Arresto Messina Denaro, Martelli: “Sono passati 30 anni”

L’ex Ministro, dopo l’arresto di Messina Denaro, rivela i suoi interrogativi sull’efficacia del sistema di sicurezza in Italia.

L’Italia trionfa la cattura di Matteo Messina Denaro, il boss mafioso di Cosa Nostra latitante per ben 30 anni che questa mattina è stato finalmente arrestato dalla squadra Ros dei Carabinieri. Del boss non si avevano più notizie dal lontano 1993, finché non è stato tradito dalle telecamere che hanno registrato i suoi spostamenti.

Arresto

“Sono passati 30 anni”

Dopo Salvatore Borsellino, il fratello di Paolo ucciso da Cosa nostra nella strage di via D’Amelio, si avverte l’insoddisfazione anche da parte dell’ex Ministro della Giustizia, scrittore e direttore dell’Avanti!, Claudio Martelli, per quanto riguarda l’arresto di stamattina di Messina Denaro.

“Devo dire che, dopo 30 anni di latitanza, non sento una grande emozione.
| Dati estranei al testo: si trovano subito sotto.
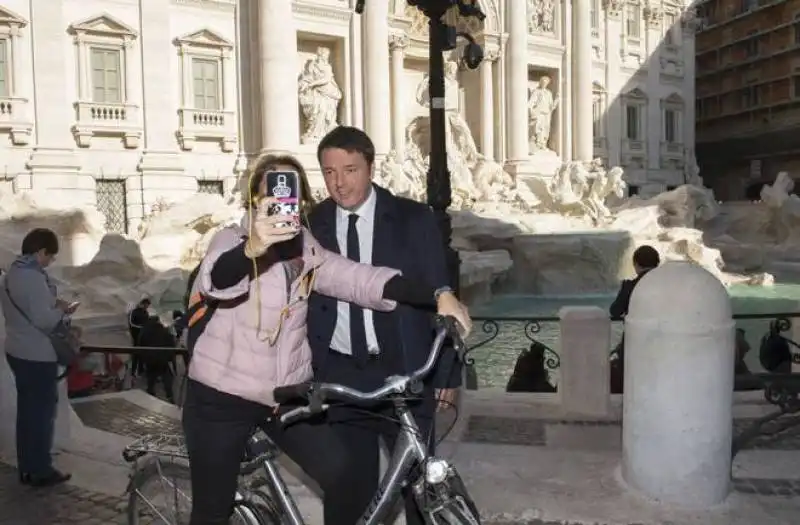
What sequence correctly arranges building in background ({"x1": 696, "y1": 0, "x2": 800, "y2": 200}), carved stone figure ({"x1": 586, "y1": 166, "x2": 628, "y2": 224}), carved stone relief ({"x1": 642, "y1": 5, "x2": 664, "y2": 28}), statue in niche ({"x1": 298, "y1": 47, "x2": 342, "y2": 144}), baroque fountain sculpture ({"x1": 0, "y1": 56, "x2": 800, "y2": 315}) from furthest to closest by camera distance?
building in background ({"x1": 696, "y1": 0, "x2": 800, "y2": 200}) < carved stone relief ({"x1": 642, "y1": 5, "x2": 664, "y2": 28}) < statue in niche ({"x1": 298, "y1": 47, "x2": 342, "y2": 144}) < carved stone figure ({"x1": 586, "y1": 166, "x2": 628, "y2": 224}) < baroque fountain sculpture ({"x1": 0, "y1": 56, "x2": 800, "y2": 315})

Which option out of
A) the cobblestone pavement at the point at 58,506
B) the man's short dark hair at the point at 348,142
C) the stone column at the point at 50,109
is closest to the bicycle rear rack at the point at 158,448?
the man's short dark hair at the point at 348,142

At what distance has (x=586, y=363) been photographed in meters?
6.03

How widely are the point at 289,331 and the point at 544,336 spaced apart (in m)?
11.8

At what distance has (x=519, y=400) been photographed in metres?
6.57

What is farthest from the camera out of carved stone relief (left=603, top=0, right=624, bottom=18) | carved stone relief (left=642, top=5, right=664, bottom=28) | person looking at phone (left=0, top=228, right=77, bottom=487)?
carved stone relief (left=642, top=5, right=664, bottom=28)

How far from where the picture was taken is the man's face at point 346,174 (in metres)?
2.83

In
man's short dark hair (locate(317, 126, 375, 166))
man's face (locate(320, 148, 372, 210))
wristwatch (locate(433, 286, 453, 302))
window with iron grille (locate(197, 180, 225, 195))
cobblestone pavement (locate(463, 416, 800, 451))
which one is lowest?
cobblestone pavement (locate(463, 416, 800, 451))

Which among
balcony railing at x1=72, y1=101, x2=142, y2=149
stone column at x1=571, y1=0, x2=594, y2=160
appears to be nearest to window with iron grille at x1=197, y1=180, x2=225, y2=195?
balcony railing at x1=72, y1=101, x2=142, y2=149

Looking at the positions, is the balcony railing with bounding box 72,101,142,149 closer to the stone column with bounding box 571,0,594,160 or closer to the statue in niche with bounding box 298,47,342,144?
the statue in niche with bounding box 298,47,342,144

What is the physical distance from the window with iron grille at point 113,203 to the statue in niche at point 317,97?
6.04 m

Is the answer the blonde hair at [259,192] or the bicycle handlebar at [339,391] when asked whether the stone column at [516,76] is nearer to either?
the blonde hair at [259,192]

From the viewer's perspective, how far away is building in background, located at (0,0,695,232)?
20.2 m

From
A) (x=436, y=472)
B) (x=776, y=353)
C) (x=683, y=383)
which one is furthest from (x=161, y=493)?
(x=776, y=353)

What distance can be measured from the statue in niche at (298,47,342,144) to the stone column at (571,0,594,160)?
1207cm
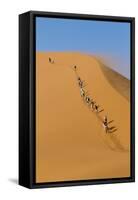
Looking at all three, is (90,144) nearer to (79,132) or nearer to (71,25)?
(79,132)

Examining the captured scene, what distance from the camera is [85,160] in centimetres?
856

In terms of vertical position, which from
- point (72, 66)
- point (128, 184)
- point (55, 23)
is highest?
point (55, 23)

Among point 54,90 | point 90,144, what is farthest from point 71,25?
point 90,144

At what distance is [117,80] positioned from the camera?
8.81 m

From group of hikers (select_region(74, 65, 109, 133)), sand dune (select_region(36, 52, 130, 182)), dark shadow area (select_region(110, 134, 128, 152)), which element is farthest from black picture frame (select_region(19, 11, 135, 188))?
group of hikers (select_region(74, 65, 109, 133))

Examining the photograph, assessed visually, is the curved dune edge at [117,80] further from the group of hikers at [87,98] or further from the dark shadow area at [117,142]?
the dark shadow area at [117,142]

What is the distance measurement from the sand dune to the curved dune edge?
0.01 meters

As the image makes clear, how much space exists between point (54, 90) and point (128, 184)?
1542 millimetres

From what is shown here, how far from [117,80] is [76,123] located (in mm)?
797

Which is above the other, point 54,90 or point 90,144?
point 54,90
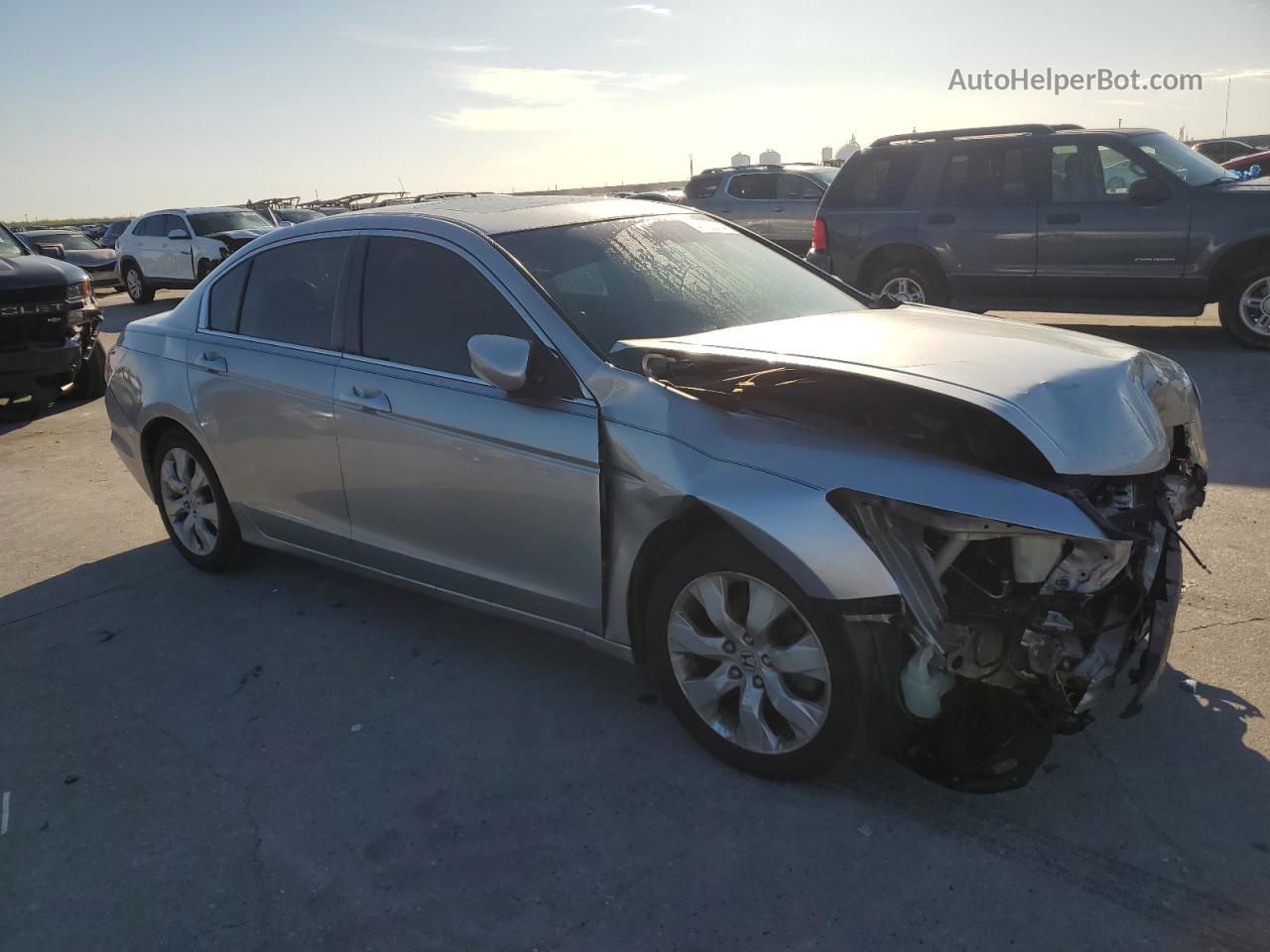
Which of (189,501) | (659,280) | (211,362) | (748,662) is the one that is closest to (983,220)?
(659,280)

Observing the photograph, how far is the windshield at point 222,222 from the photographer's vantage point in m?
19.6

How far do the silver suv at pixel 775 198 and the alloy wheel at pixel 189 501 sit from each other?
42.2 ft

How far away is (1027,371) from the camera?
310 cm

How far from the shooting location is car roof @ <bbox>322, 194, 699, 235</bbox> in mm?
4156

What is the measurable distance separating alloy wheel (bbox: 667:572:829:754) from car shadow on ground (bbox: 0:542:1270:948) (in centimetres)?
19

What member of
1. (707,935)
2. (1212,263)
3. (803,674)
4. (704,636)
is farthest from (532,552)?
(1212,263)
Comprendo l’entusiasmo dei Ros che hanno effettuato l’arresto e mi congratulo con loro, ma sono passati 30 anni”, dichiara Martelli durante un’intervista a Rainews.it.

Dopo la latitanza trentennale di Totò Riina, anche quella del boss di Cosa nostra viene fermata solo dopo 30 anni. Latitanze trascorse “nella città dove vivono”, tuona l’ex Ministro. “Evidentemente, c’è ancora la possibilità di nascondersi per tanto tempo. Ecco perchè non ritengo ci sia molto da festeggiare. Rimane il fatto che in Sicilia i capi mafiosi hanno potuto nascondersi per 30 anni. Il dubbio che le maglie nel sistema di sicurezza siano troppo larghe è forte”.

Martelli e il clan di Brancaccio

Nel 1992, l’allora ministro Martelli, fu nel mirino del gruppo mafioso di Brancaccio di cui faceva parte Messina Denaro. Avvenne una sparatoria sotto la casa affittata da Martelli sulla via Appia, da parte di due persone che spararono vicino all’auto della sua scorta. Accadde all’indomani del decreto per cui furono prorogati in carcere “alcuni boss che dovevano essere scarcerati per decorrenza dei termini di custodia cautelare e che, invece, vennero incarcerati di nuovo”.

I due che iniziarono la sparatoria, due fratelli mafiosi, furono poi arrestati, di cui uno è stato condannato già per omicidio. Poco tempo dopo Giovanni Falcone fu ucciso a Palermo. “Le nuove mafie sono proprio quelle che temeva Falcone. Un sistema criminale concentrato soprattutto sul traffico di dati, diversa. Quelle che si chiamano le cyber mafie si concentrano sul furto di dati, una delle attività criminali più specialistiche e importanti perché lì c’è il maggiore guadagno. Immagini quanto possono ricavare ricattando economicamente le aziende”, afferma Martelli.